Written exercise: Rewrite the listing with every "bare branch" changed to "dry twig", leaving everything else unchanged.

Supplied data:
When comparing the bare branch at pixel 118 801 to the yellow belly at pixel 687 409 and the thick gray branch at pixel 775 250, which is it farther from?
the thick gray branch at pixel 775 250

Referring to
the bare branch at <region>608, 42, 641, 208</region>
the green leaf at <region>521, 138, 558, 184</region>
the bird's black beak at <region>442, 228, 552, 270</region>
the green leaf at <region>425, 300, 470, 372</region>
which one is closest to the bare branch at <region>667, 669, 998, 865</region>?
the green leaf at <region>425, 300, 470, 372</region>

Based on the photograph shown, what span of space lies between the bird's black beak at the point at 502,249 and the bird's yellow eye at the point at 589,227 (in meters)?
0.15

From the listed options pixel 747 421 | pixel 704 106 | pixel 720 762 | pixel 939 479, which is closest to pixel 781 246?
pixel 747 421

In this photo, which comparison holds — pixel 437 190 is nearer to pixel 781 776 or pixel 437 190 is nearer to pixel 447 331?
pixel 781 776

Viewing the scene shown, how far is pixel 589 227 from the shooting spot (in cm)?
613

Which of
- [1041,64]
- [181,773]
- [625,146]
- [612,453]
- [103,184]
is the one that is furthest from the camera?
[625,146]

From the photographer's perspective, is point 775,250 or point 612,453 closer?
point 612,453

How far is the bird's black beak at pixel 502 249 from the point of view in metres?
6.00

Answer for the task:
When comparing the dry twig at pixel 118 801 to the yellow belly at pixel 687 409 and the thick gray branch at pixel 775 250, which is it farther from?
the thick gray branch at pixel 775 250

Referring to
the dry twig at <region>608, 42, 641, 208</region>
the green leaf at <region>521, 138, 558, 184</region>
the bird's black beak at <region>442, 228, 552, 270</region>
the green leaf at <region>425, 300, 470, 372</region>
which one is closest to the dry twig at <region>667, 669, 998, 865</region>?
the green leaf at <region>425, 300, 470, 372</region>

Based on the photograph shown, what span of space lies between the bird's black beak at the point at 502,249 and the bird's yellow eye at the point at 589,227 (in meters)?
0.15

From the listed options pixel 747 421 | pixel 704 106 | pixel 720 762 | pixel 939 479, which is closest to pixel 781 246?
pixel 747 421

In this photo, which comparison holds — pixel 437 190 is nearer to pixel 781 776 or pixel 437 190 is nearer to pixel 447 331?
pixel 781 776

Viewing the scene shown, how far is pixel 589 227 from the shooting spot (in cm)?
613

Which of
- [1041,64]
- [181,773]
- [625,146]
- [612,453]
- [103,184]
is the one that is furthest from the camera?
[625,146]

From the photographer's perspective, is point 775,250 or point 612,453 closer?
point 612,453

How far is the bird's black beak at pixel 502 249 from the point of view in metres?
6.00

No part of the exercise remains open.